### Task requirements
Transcribe every one of the records below word for word, and leave the pictures out of your copy.

### Material supplied
## Start

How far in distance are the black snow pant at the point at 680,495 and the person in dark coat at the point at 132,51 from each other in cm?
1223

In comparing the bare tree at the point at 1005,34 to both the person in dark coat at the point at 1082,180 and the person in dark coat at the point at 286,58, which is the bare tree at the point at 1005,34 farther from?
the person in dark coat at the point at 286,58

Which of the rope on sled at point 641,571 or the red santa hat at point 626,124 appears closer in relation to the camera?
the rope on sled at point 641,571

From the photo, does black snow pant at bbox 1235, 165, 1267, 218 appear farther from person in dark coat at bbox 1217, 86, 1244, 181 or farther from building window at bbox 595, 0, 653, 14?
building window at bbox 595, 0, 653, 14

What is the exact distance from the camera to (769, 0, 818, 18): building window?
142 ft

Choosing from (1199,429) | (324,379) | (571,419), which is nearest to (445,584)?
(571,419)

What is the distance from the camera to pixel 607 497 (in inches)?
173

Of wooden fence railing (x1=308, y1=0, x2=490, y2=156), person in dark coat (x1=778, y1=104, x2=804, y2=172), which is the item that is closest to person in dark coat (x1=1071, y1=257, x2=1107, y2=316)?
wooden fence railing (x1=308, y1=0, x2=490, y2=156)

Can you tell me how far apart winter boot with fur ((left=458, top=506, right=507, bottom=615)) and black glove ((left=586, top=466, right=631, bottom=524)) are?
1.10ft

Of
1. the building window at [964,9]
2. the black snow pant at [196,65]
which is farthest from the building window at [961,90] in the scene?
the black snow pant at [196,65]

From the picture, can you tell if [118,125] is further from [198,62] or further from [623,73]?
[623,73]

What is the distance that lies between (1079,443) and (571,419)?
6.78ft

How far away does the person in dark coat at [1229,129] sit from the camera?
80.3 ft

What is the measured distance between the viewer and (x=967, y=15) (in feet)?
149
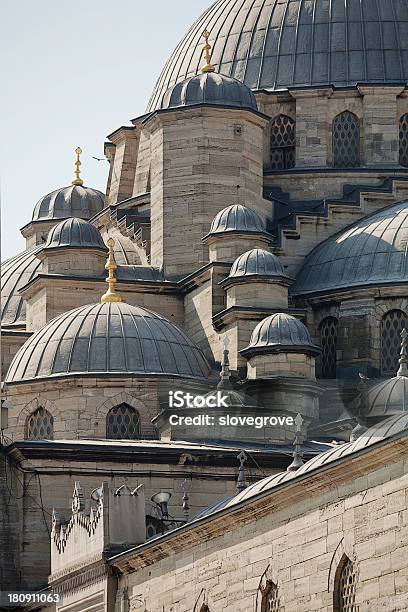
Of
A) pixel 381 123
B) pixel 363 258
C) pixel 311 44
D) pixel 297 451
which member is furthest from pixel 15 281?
pixel 297 451

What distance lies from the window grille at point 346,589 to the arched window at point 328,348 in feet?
84.8

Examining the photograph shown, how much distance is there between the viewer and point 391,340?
62.5 meters

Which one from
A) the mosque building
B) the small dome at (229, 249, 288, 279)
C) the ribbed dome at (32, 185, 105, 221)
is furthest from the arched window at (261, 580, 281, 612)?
the ribbed dome at (32, 185, 105, 221)

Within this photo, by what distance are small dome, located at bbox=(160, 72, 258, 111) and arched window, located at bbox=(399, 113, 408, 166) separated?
5045 mm

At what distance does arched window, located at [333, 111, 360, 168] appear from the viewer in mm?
71188

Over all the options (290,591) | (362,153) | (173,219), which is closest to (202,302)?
(173,219)

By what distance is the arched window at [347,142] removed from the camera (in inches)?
2803

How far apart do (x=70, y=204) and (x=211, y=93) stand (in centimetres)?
1290

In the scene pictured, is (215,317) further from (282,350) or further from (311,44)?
(311,44)

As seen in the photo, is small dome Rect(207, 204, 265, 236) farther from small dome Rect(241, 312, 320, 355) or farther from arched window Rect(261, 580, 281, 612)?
arched window Rect(261, 580, 281, 612)

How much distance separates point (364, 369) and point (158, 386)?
547 cm

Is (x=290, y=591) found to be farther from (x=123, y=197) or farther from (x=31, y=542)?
(x=123, y=197)

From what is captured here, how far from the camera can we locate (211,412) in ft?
192

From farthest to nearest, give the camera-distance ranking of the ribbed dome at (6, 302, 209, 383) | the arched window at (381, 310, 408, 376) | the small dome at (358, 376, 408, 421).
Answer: the arched window at (381, 310, 408, 376) < the ribbed dome at (6, 302, 209, 383) < the small dome at (358, 376, 408, 421)
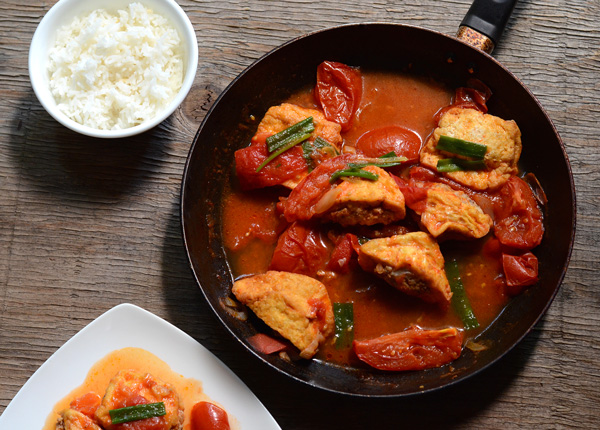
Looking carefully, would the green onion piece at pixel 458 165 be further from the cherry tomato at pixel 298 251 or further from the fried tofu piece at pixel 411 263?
the cherry tomato at pixel 298 251

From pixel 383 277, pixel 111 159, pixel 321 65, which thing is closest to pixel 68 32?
pixel 111 159

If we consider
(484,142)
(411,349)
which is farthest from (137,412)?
(484,142)

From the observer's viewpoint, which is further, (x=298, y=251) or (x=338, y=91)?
(x=338, y=91)

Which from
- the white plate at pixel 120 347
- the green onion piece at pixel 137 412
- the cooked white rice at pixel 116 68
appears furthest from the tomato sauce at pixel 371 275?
the green onion piece at pixel 137 412

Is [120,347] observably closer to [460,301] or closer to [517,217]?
[460,301]

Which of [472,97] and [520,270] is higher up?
[472,97]

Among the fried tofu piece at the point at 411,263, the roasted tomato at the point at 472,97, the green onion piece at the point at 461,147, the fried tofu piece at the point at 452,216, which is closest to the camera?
the fried tofu piece at the point at 411,263

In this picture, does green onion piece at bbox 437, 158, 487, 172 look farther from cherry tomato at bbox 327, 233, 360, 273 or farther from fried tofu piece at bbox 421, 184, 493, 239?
cherry tomato at bbox 327, 233, 360, 273
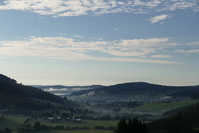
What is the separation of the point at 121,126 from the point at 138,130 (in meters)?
6.03

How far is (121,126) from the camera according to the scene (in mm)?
103750

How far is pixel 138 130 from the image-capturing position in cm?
10425

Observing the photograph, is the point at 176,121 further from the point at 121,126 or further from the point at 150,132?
the point at 121,126

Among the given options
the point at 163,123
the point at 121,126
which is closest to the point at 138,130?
the point at 121,126

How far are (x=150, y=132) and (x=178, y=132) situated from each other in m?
16.3

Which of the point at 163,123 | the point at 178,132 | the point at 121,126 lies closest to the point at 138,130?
the point at 121,126

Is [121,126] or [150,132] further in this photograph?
[150,132]

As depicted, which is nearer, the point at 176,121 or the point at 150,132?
the point at 150,132

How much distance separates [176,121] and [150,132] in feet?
81.2

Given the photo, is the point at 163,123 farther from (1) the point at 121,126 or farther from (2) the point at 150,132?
(1) the point at 121,126

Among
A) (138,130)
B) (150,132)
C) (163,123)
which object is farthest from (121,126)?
(163,123)

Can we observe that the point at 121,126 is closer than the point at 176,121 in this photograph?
Yes

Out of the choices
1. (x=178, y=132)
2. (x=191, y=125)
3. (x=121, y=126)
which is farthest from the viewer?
(x=191, y=125)

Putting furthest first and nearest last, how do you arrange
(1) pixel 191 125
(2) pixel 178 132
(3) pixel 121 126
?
(1) pixel 191 125, (2) pixel 178 132, (3) pixel 121 126
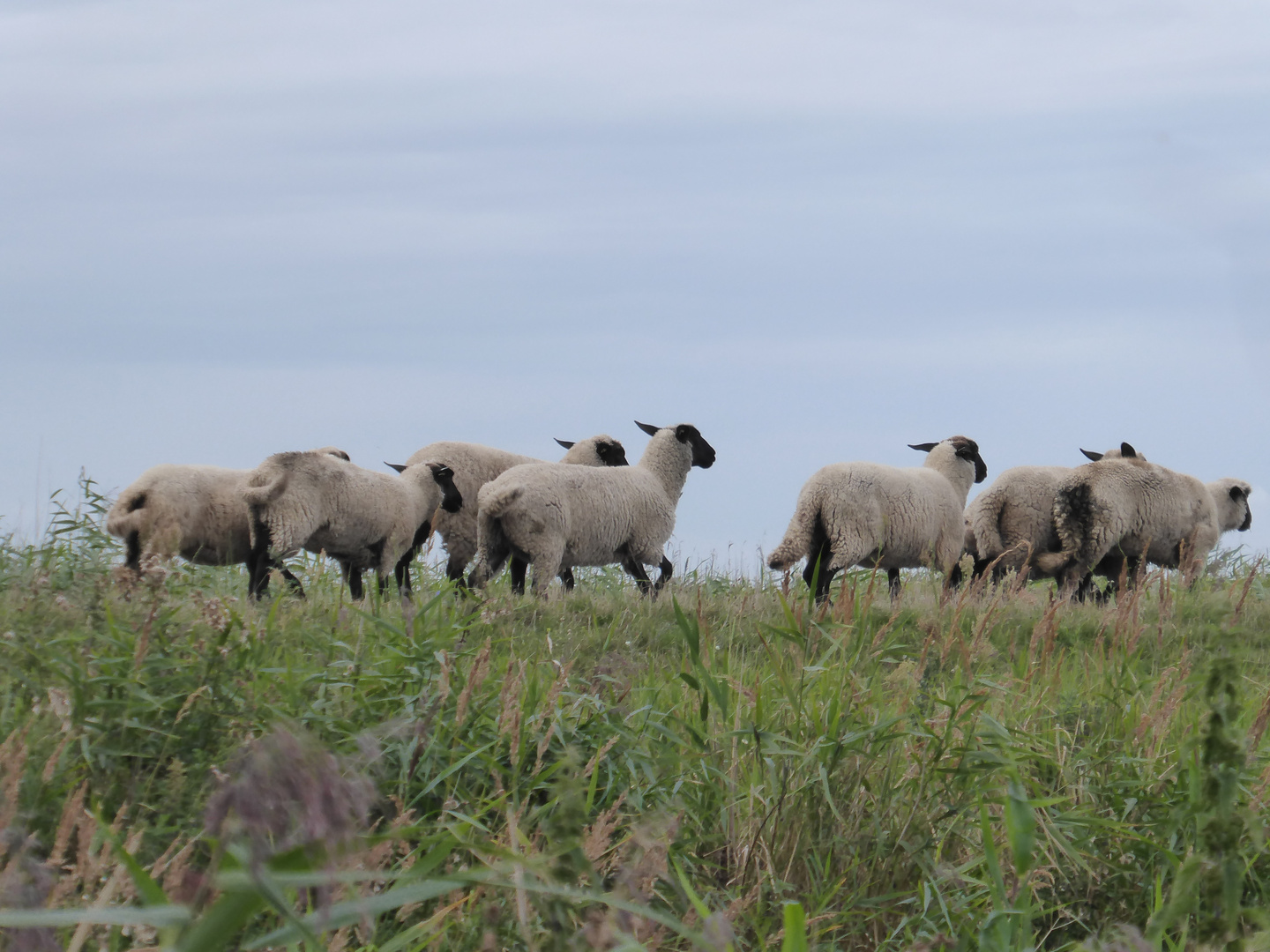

## End

### Task output
How far in distance are the black snow pant at the point at 680,495 and the person in dark coat at the point at 132,51 from each other in cm?
1223

In comparing the bare tree at the point at 1005,34 to both the person in dark coat at the point at 1082,180 and the person in dark coat at the point at 286,58, which is the bare tree at the point at 1005,34 farther from?
the person in dark coat at the point at 286,58

Which of the rope on sled at point 641,571 or the red santa hat at point 626,124 appears closer in relation to the camera?
the rope on sled at point 641,571

From the photo, does black snow pant at bbox 1235, 165, 1267, 218 appear farther from person in dark coat at bbox 1217, 86, 1244, 181 or farther from building window at bbox 595, 0, 653, 14?
building window at bbox 595, 0, 653, 14

What is the exact distance from the camera to (769, 0, 818, 18): building window?
142 ft

Choosing from (1199,429) | (324,379) | (571,419), which is nearest to (445,584)?
(571,419)

What is the distance from the camera to pixel 607 497 (in inches)?
173

Of wooden fence railing (x1=308, y1=0, x2=490, y2=156), person in dark coat (x1=778, y1=104, x2=804, y2=172), which is the item that is closest to person in dark coat (x1=1071, y1=257, x2=1107, y2=316)?
wooden fence railing (x1=308, y1=0, x2=490, y2=156)

Can you tell me how far apart winter boot with fur ((left=458, top=506, right=507, bottom=615)) and black glove ((left=586, top=466, right=631, bottom=524)) are?
1.10ft

Of
1. the building window at [964,9]
2. the black snow pant at [196,65]
which is farthest from the building window at [961,90] in the scene?
the black snow pant at [196,65]

From the picture, can you tell if [118,125] is further from [198,62] or further from [623,73]?
[623,73]

What is the distance that lies between (1079,443) and (571,419)?
6.78ft

How far away does the person in dark coat at [1229,129] sit from the camera?
80.3 ft

What is the measured distance between the viewer and (x=967, y=15) (in feet)?
149
Of
A) pixel 381 123
B) pixel 363 258
C) pixel 311 44
D) pixel 297 451
which member is furthest from pixel 15 281?
pixel 297 451

What distance lies from the window grille at point 346,589 to the arched window at point 328,348 in feet?
84.8

Examining the photograph shown, how much distance is there between the viewer and point 391,340?
62.5 meters

Which one from
A) the mosque building
B) the small dome at (229, 249, 288, 279)
C) the ribbed dome at (32, 185, 105, 221)
is furthest from the arched window at (261, 580, 281, 612)?
the ribbed dome at (32, 185, 105, 221)

Within this photo, by what distance are small dome, located at bbox=(160, 72, 258, 111) and arched window, located at bbox=(399, 113, 408, 166) separated?
5045 mm

At what distance does arched window, located at [333, 111, 360, 168] appear from the viewer in mm?
71188

Over all the options (290,591) | (362,153) | (173,219), which is closest to (202,302)?
(173,219)

By what distance is the arched window at [347,142] removed from the camera (in inches)?
2803

How far apart do (x=70, y=204) and (x=211, y=93) stand (in centimetres)?
1290

In the scene pictured, is (215,317) further from (282,350) or further from (311,44)?
(311,44)

As seen in the photo, is small dome Rect(207, 204, 265, 236) farther from small dome Rect(241, 312, 320, 355) or farther from arched window Rect(261, 580, 281, 612)?
arched window Rect(261, 580, 281, 612)

How much distance separates point (364, 369) and point (158, 386)?
547 cm

Is (x=290, y=591) found to be farther from (x=123, y=197) or farther from (x=31, y=542)?
(x=123, y=197)

From what is captured here, how far from the camera can we locate (211,412) in ft?
192

From farthest to nearest, give the camera-distance ranking of the ribbed dome at (6, 302, 209, 383) | the arched window at (381, 310, 408, 376) | the small dome at (358, 376, 408, 421).
Answer: the arched window at (381, 310, 408, 376) < the ribbed dome at (6, 302, 209, 383) < the small dome at (358, 376, 408, 421)
Looking carefully, would the green onion piece at pixel 458 165 be further from the cherry tomato at pixel 298 251 or further from the fried tofu piece at pixel 411 263?
the cherry tomato at pixel 298 251

From pixel 383 277, pixel 111 159, pixel 321 65, which thing is closest to pixel 68 32?
pixel 111 159

If we consider
(484,142)
(411,349)
which is farthest from (137,412)?
(484,142)

From the observer's viewpoint, which is further, (x=298, y=251) or (x=338, y=91)?
(x=338, y=91)

Which from
- the white plate at pixel 120 347
- the green onion piece at pixel 137 412
- the cooked white rice at pixel 116 68
appears furthest from the tomato sauce at pixel 371 275?
the green onion piece at pixel 137 412

Is [120,347] observably closer to [460,301] or closer to [517,217]?
[460,301]

Which of [472,97] and [520,270] is higher up?
[472,97]

Among the fried tofu piece at the point at 411,263, the roasted tomato at the point at 472,97, the green onion piece at the point at 461,147, the fried tofu piece at the point at 452,216, which is closest to the camera?
the fried tofu piece at the point at 411,263

In this picture, does green onion piece at bbox 437, 158, 487, 172 look farther from cherry tomato at bbox 327, 233, 360, 273 or farther from fried tofu piece at bbox 421, 184, 493, 239?
cherry tomato at bbox 327, 233, 360, 273
What is the separation of the point at 121,126 from the point at 138,130 (in meters)?
6.03

How far is (121,126) from the camera according to the scene (in mm)?
103750

How far is pixel 138 130 from the image-capturing position in cm?
10425

Observing the photograph, is the point at 176,121 further from the point at 121,126 or further from the point at 150,132?
the point at 121,126

Among the given options
the point at 163,123
the point at 121,126
which is closest to the point at 138,130?
the point at 121,126

How far are (x=150, y=132) and (x=178, y=132) situated from each other in m?
16.3

Which of the point at 163,123 | the point at 178,132 | the point at 121,126 lies closest to the point at 138,130?
the point at 121,126

Is [121,126] or [150,132] further in this photograph?
[150,132]

As depicted, which is nearer, the point at 176,121 or the point at 150,132?
the point at 150,132

How much distance separates [176,121] and [150,132] in feet?
81.2

Given the photo, is the point at 163,123 farther from (1) the point at 121,126 or farther from (2) the point at 150,132?
(1) the point at 121,126

Among
A) (138,130)
B) (150,132)
C) (163,123)
which object is farthest from (121,126)?
(163,123)

Can we observe that the point at 121,126 is closer than the point at 176,121 in this photograph?
Yes

Out of the choices
1. (x=178, y=132)
2. (x=191, y=125)
3. (x=121, y=126)
which is farthest from the viewer?
(x=191, y=125)

Putting furthest first and nearest last, how do you arrange
(1) pixel 191 125
(2) pixel 178 132
(3) pixel 121 126
?
(1) pixel 191 125, (2) pixel 178 132, (3) pixel 121 126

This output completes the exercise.